A cold rinse can get a lot of dirt off the dishes and uses virtually no energy: I can't even measure the consumption on my plug-in meter, so it's way less than making a cup of tea, and no more than (say) a few percent of the full wash. If you are in an area short of water then you may skip this step; in rainy London I sometimes go wild and do a rinse in the morning to get the milk/porridge/etc off the breakfast dishes, and again in the evening and empty the filter before the main wash!
For extra greeny points (and possibly extra savings depending on your tariff):
- Run the main wash on a delay/timer at 2am or as near as you can get, for example just before you go to bed, not right after the evening meal!
- Turn off the dishwasher at the wall when done to avoid any standby losses from the dishwasher or timer.
When electricity demand is highest the transmission system is under strain and there may well be dirtier or higher-carbon fuels generating the electricity to run your dishwasher; in the UK one peak is typically early evening.
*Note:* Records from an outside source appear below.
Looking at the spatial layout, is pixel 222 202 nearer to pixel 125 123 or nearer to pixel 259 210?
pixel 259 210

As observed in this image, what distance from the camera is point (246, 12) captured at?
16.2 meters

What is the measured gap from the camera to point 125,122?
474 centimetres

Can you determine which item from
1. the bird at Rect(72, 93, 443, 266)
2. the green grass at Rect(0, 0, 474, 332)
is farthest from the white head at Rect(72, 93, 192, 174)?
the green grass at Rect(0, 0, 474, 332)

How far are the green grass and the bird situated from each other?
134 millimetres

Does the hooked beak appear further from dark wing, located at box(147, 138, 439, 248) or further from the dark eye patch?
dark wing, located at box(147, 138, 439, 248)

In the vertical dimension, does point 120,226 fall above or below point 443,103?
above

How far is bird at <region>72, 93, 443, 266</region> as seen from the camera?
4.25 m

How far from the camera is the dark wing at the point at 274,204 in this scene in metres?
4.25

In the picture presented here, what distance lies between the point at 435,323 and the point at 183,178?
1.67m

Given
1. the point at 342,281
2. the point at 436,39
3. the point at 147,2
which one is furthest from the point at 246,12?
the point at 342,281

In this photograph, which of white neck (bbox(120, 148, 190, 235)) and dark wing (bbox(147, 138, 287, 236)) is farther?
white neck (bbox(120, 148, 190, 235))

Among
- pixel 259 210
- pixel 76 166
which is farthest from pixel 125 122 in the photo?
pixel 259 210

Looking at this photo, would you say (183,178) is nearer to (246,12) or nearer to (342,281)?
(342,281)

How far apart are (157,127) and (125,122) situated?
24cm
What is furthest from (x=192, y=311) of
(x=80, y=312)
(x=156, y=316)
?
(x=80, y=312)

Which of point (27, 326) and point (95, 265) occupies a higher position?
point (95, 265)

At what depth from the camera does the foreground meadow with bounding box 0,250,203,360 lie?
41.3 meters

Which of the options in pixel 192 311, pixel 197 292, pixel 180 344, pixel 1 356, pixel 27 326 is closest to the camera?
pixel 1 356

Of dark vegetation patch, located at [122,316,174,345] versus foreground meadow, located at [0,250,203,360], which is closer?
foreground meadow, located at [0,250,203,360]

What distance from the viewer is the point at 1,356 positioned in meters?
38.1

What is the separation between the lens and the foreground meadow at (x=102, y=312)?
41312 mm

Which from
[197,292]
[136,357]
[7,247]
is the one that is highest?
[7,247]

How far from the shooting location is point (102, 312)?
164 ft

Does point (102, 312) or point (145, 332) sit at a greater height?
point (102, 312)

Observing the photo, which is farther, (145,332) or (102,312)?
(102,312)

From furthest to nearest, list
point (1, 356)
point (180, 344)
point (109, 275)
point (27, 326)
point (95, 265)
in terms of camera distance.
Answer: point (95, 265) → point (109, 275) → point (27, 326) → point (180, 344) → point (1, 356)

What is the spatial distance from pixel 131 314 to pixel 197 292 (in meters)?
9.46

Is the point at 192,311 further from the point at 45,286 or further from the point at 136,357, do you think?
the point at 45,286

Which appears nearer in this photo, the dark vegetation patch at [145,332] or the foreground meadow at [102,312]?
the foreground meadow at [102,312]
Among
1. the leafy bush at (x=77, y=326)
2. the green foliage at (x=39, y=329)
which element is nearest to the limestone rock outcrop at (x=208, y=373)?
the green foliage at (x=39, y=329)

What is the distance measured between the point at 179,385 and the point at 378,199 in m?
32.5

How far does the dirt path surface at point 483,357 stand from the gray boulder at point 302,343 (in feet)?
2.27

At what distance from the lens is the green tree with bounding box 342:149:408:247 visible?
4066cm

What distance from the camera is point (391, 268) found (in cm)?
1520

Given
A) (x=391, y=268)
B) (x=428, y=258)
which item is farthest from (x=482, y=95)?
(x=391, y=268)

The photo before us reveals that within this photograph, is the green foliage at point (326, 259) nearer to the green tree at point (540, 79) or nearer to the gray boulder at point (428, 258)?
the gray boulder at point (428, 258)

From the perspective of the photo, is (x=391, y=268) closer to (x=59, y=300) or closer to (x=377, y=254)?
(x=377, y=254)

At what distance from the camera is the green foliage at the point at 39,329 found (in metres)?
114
Conversely, if you can run the dishwasher in the wee hours, maybe 1am to 4am, much less CO2 is likely to belched out to run your wash, in future maybe even zero when wind (etc) is meeting demand.
(Cold rinses take so little energy that you should do them when you need them.)
Maybe once per week, or if the machine seems to be clogging up or ineffective, or for/after a particularly greasy or dirty load:
- Clean the filters which in our case is brushing them and/or rinsing under a tap.
- Run a 'maintenance' wash with the machine empty or at least not jammed full, and/or using a hotter wash and more detergent than usual, to shift any grease and gunge that has been accumulating, and that might even bung up your drains or damage the machine. If showing signs of difficulty pumping/draining, bring forward and repeat the maintenance wash to try to clear the problem.
If you are in the market for a new dishwasher, eg because yours is beyond repair:
- Buy the most energy-efficient model that you can which will probably pay itself back in saved energy.
- Don't buy a bigger model than you need.
There's a lot of speculation on the IntarWebs either way, but it seems that if you follow the steps above then you may have a lower environmental impact than washing by hand, while saving money and a dull chore...
'Eco'/Zero-Phosphate Dishwasher Detergents
The complex phosphates in conventional/cheap dishwasher detergents do a good job of cleaning but are from a diminishing resource and are difficult to remove at wastewater treatment plants thus causing algae growth and oxygen depletion in rivers for example, to the extent that some places have banned their use.
'Green' or 'eco-friendly' dishwasher detergents may be labelled as such for a number of reasons, such as working well at lower temperatures allowing energy saving, and for being 'zero-phosphate'.
We do now use such low-temperature phosphate-free tablets in most washes, but they do not do quite as good a job, typically leaving a very slight residue that most obviously builds up on glassware over time.
To counteract that, during the typically-once-per-week hotter maintenance wash I use a phosphate-based tablet, and for the other washes the prewash detergent is still phosphate-based (I can't find a 'green' powder anyway) and I put a very little of it with the main-wash tablet.
So while we are now still using some phosphates in the dishwashing, it is probably a lot less than before.